The analysis also flags the following segment 12 as a linguistic hotspot of potential  deception. Here Ley has asked Armstrong about his attempts to shut down the World Anti-Doping Agency (WADA) investigation that was shining a light on doping in cycling and Armstrong at that time.

Now there’s two people involved in this process. There’s the athletes and there’s the people who police the athletes. And both of them have to be ethical. Listen, nobody believes in doping controls more than me. I’ve submitted to all of them, whether in competition or out of competition. Now listen, I’m not saying my best defence is I’ve never tested positive. All I’m saying is that the last few years when you were supposed to tell the investigators and the drug testers everywhere you were everyday of the year, I did it.

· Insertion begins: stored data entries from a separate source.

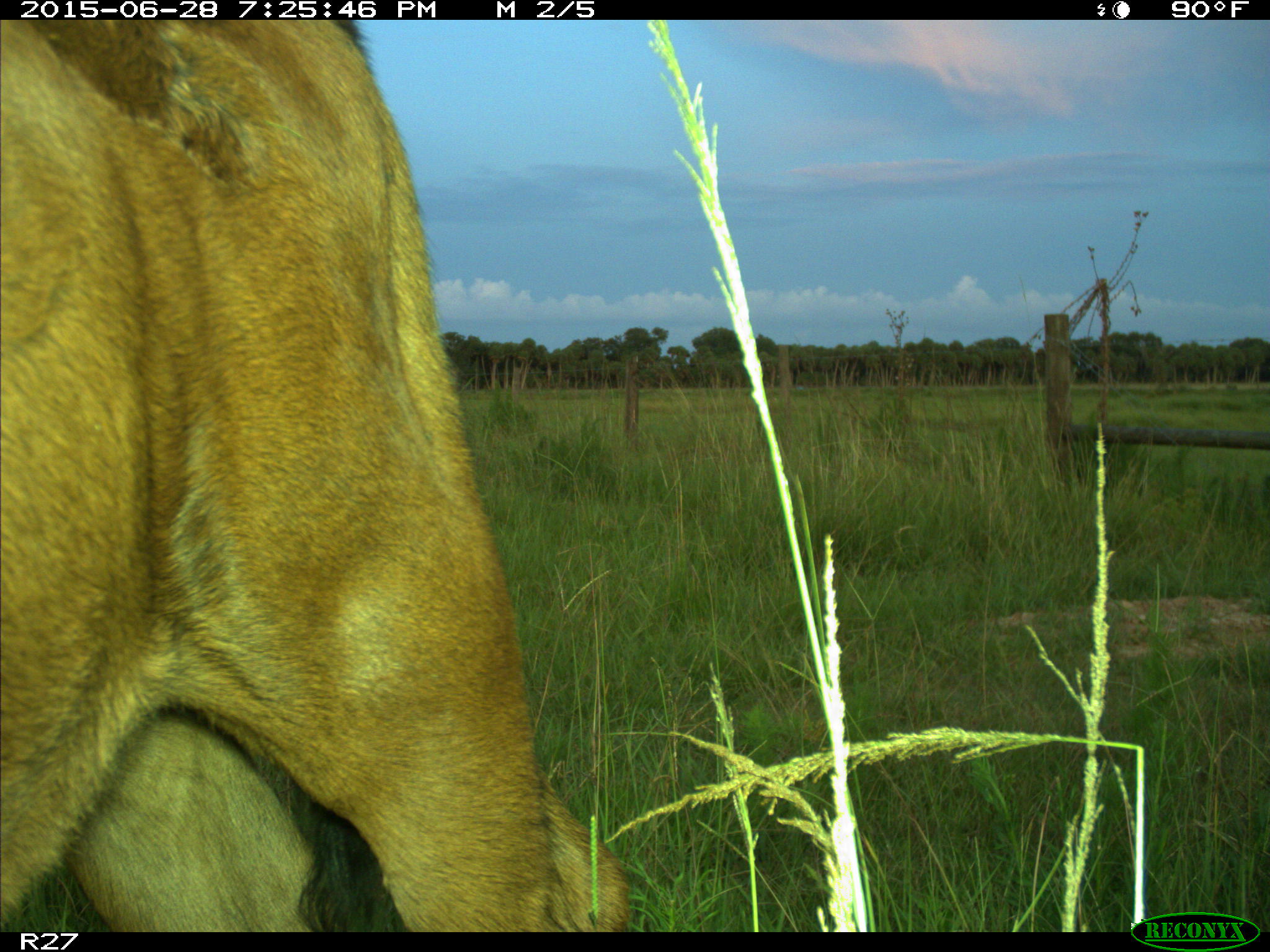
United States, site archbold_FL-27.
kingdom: Animalia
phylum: Chordata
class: Mammalia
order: Artiodactyla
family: Bovidae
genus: Bos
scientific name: Bos taurus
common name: domestic cow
Bos taurus (domestic cow).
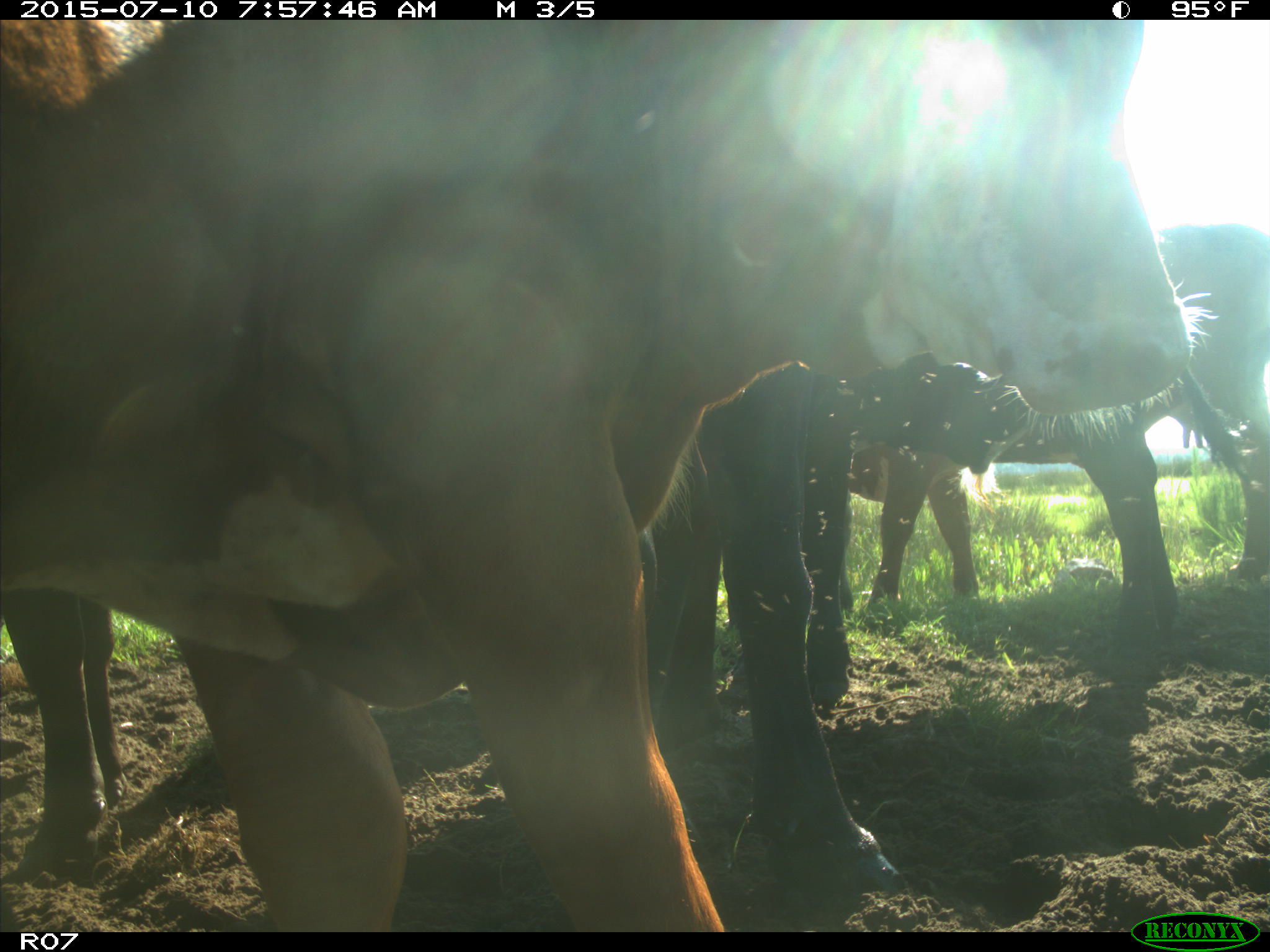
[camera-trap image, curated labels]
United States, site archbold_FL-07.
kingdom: Animalia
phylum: Chordata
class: Mammalia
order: Artiodactyla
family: Bovidae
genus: Bos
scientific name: Bos taurus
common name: domestic cow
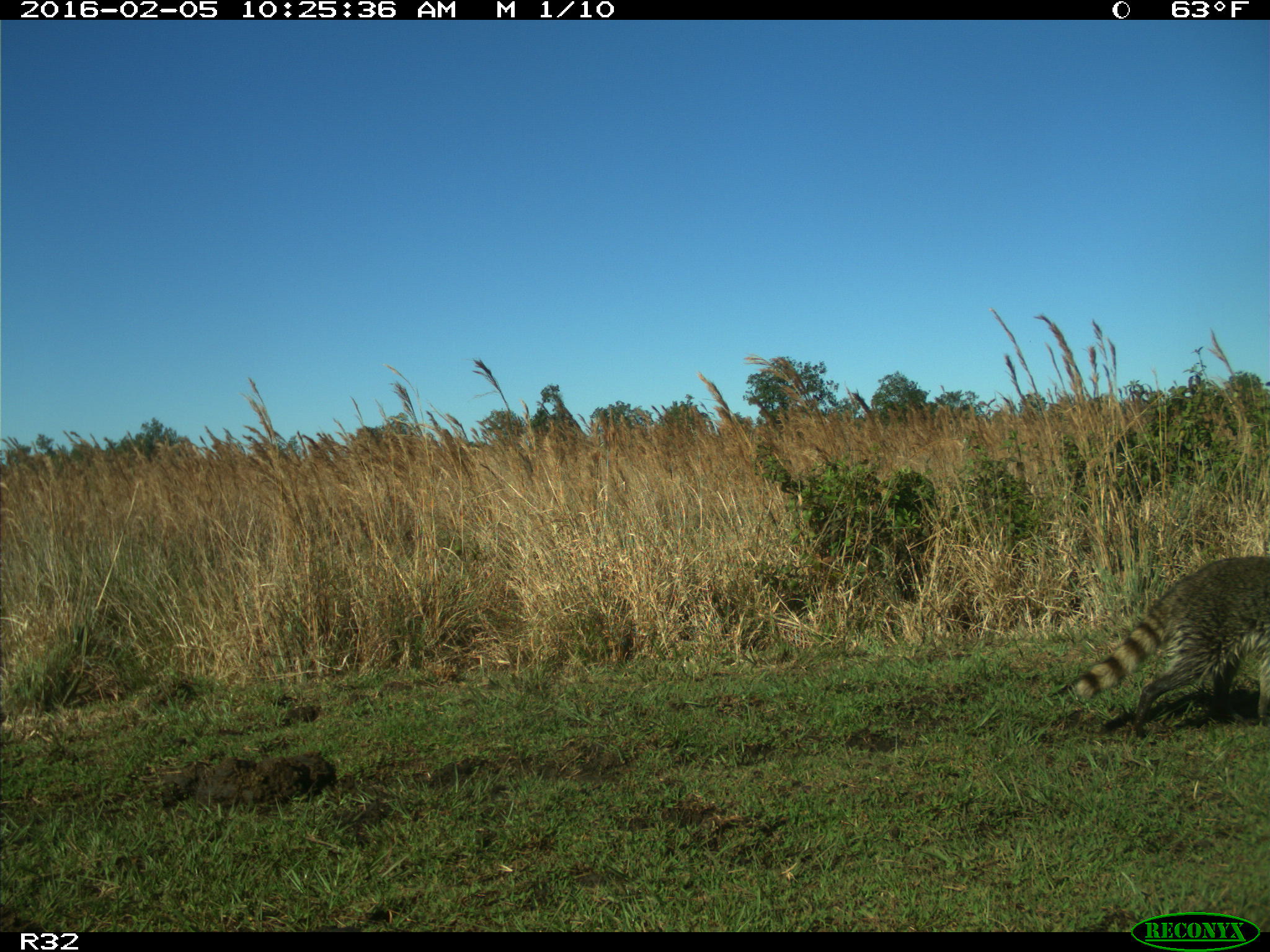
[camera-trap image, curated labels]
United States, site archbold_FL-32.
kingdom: Animalia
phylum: Chordata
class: Mammalia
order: Carnivora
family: Procyonidae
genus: Procyon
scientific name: Procyon lotor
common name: common raccoon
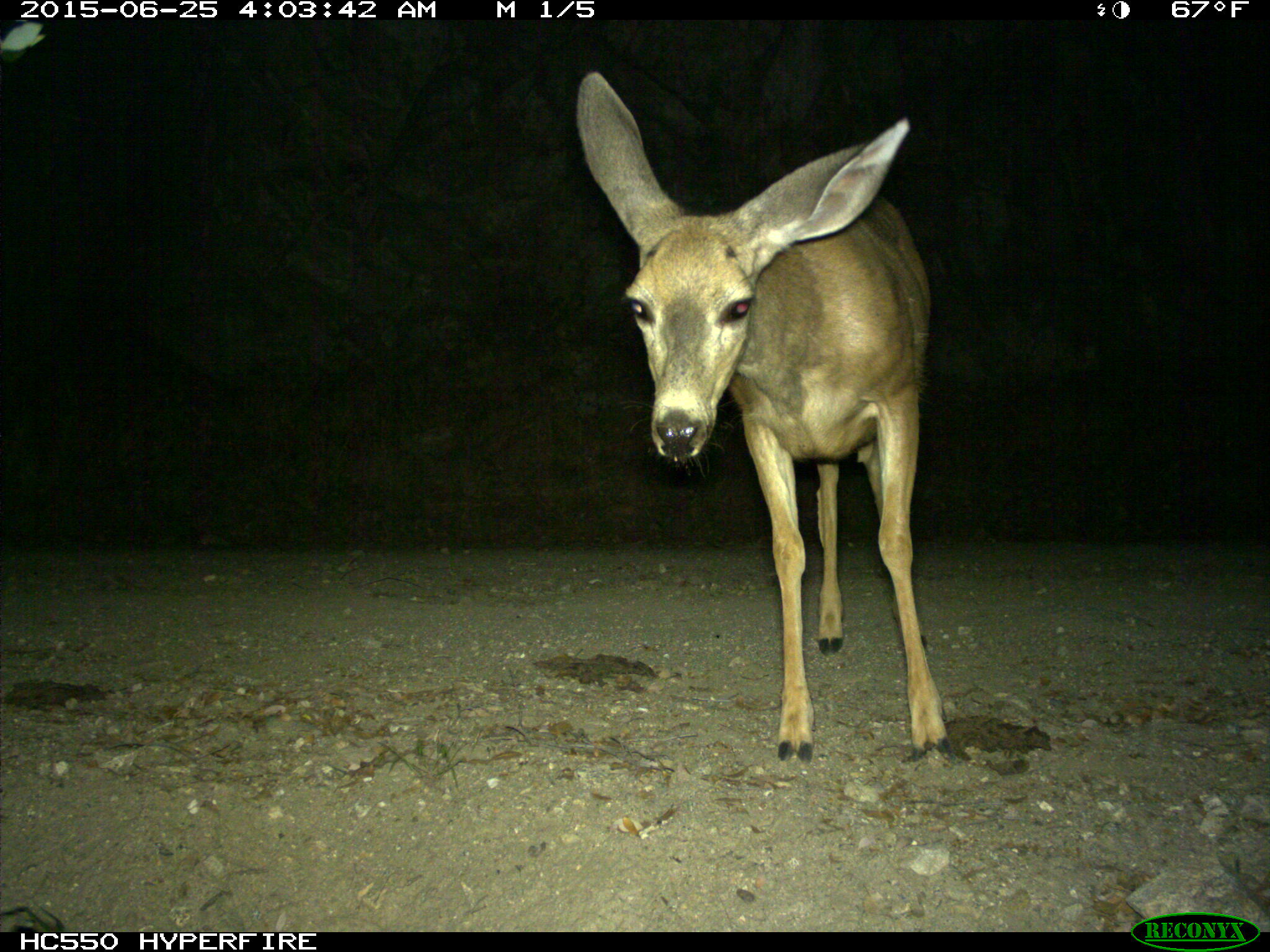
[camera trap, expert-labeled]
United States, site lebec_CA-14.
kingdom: Animalia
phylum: Chordata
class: Mammalia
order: Artiodactyla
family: Cervidae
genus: Odocoileus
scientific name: Odocoileus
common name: deer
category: unidentified deer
Unidentified deer (deer) (Odocoileus).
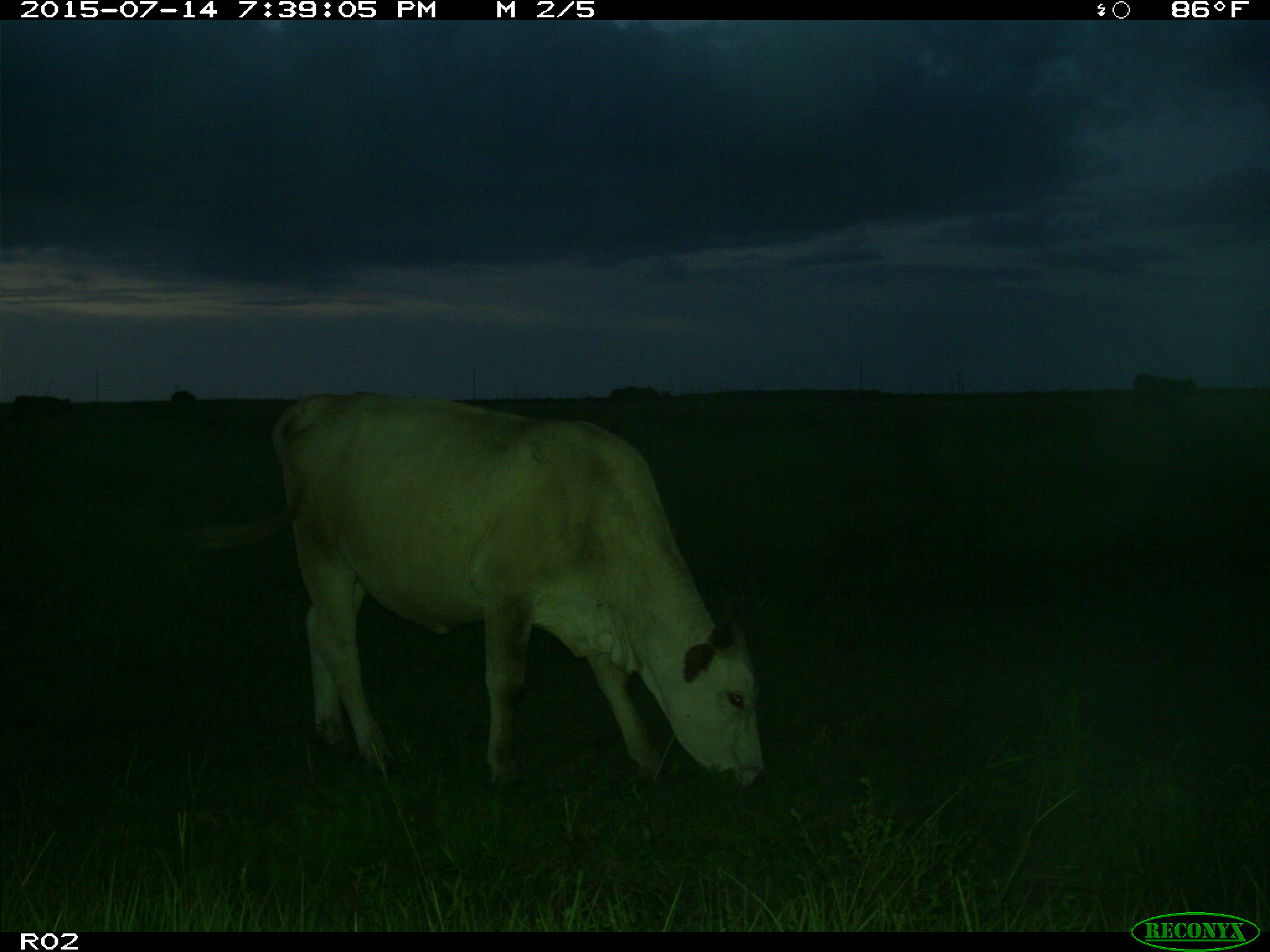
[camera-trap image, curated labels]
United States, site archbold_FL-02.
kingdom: Animalia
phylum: Chordata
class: Mammalia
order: Artiodactyla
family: Bovidae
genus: Bos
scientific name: Bos taurus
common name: domestic cow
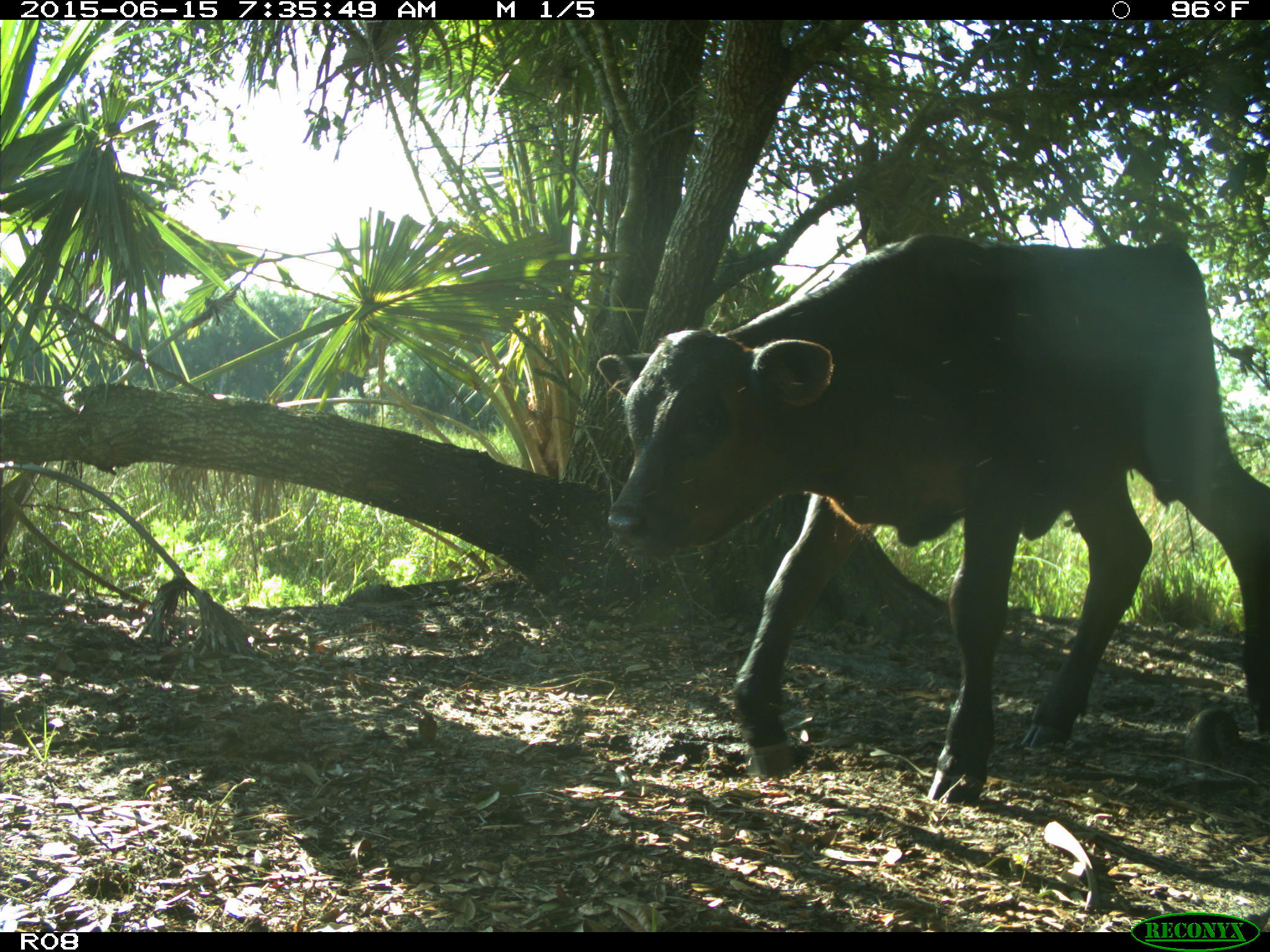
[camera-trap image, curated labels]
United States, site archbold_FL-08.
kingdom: Animalia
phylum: Chordata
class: Mammalia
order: Artiodactyla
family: Bovidae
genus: Bos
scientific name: Bos taurus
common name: domestic cow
Bos taurus (domestic cow).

Here, rather than taunting accusers, Armstrong again points the linguistic finger. He insinuates that the drug testing process and its ubiquitous participants (‘people’, ‘investigators’, ‘testers’) may not be ethical and he portrays himself as a willing (and perhaps slightly persecuted) subject to the testing regime. However, with the assertion “nobody believes in doping controls more than me”, Armstrong leaks the fact that he has been expert at manipulating the drug testing system. He immediately realises this ‘slip’ and moves to deny its implicature that his “best defense is I’ve never tested positive”. The final ‘it’ is ambiguous and difficult to resolve – a deception strategy we also saw in the above segment 5.

There are more examples like this in my Decepticon 2017 Stanford presentation (including an interesting connection between doping and asthma!) so take a look at that if you are interested in more detail on the method (or write to me). But the real value of this method, I think, is as an investigative linguistic tool which can identify ‘points of interest’ and thus aid forensic and journalistic investigations. So future blog posts will probe the public statements and testimony related to the key events, scandals and crimes of this post-truth era.